• [EXERCISE PROMPT]
In the text on preparing super-hydrophobic meshes, what contact angle was measured for the meshes treated with octanol?

• [DOCUMENT SEGMENT]
==============================

Tin bronze meshes #200 (77 μm) were cleaned with acetone under sonication and then dried at room temperature. Subsequently, the cleaned meshes were subjected to an electrochemical anodizing process by immersion in an aqueous NaOH solution at 1 mol/L using copper counter electrodes, and with a surface current density of 0.17 A/cm2, with subsequent drying at 120° C. in a stove for ten minutes. During this step, the hydrophilic sites required for the next nanostructuring step are generated on the metal surface.
The anodized meshes were then immersed in a nanoparticle suspension with 20 mg SiO2 for every 1 mL of ethanol, under agitation for one hour, and then dried in a stove at 110° C. for one hour. In this step, the meshes multiply the number of hydroxyl groups capable of reacting with the hydrophobic reagent in subsequent steps of the method and acquire the required nanostructure for the desired hydrophobicity.
Lastly, the already nanostructured meshes were treated with hexadecyltrimethoxysilane (HDTMS) by immersion in a solution with 40 μL of HDTMS for every 1 mL in a 95:5 ethanol:acetic acid mixture for one hour, and dried in an oven at 110° C. for one hour. During this step, the meshes acquire super-hydrophobicity, repelling water. This behavior was characterized by measuring the contact angle using conventional contact angle determination techniques, obtaining contact angles of approximately 162°, as shown in Table 1.
The obtained mesh has resistance to hostile conditions, such as resistance to water comprising monovalent and divalent ions in concentrations higher than 2000 ppm, and it may be used in at least three separation cycles of an oil/water mixture, always observing the same contact angle thereafter.
Hexadecyltrimethoxysilane, octadecyltrimethoxysilane and their respective ethoxylated derivatives and silanols were employed as sililant reagents, obtaining in every case membranes with super-hydrophobic properties, determined by their contact angle.
Tin bronze meshes #200 (77 μm) were cleaned with acetone under sonication and then dried at room temperature. Subsequently, the cleaned meshes were subjected to an electrochemical anodizing process by immersion in an aqueous NaOH solution at 1 mol/L using copper counter electrodes, and with a surface current density of 0.17 A/cm2, with subsequent drying at 120° C. in a stove for ten minutes. During this step, the hydrophilic sites required for the next nanostructuring step are generated on the metal surface.
The anodized meshes were then immersed in a nanoparticle suspension with 20 mg SiO2 for every 1 mL of ethanol, under agitation for one hour, and then dried in a stove at 110° C. for one hour. In this step, the meshes multiply the number of hydroxyl groups capable of reacting with the hydrophobic reagent in subsequent steps of the method and acquire the required nanostructure for the desired hydrophobicity.
In a final step, the already nanostructured meshes were immersed in octanol at 180° C. for three hours under reflux, and subsequently dried at a pressure of 20 mmHg at 110° C. for one hour. The resulting meshes show super-hydrophobicity, where contact angles of approximately 158° were determined, as shown in Table 1.

==============================

• [DATASET CONTENT]

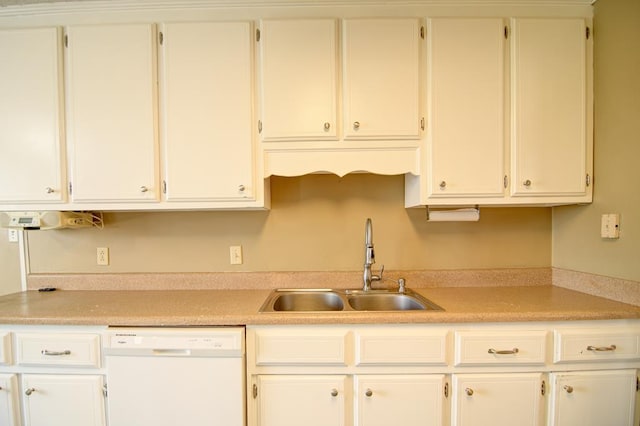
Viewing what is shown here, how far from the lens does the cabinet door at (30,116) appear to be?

==============================

• [ANSWER TO THE TASK]
Approximately 158°.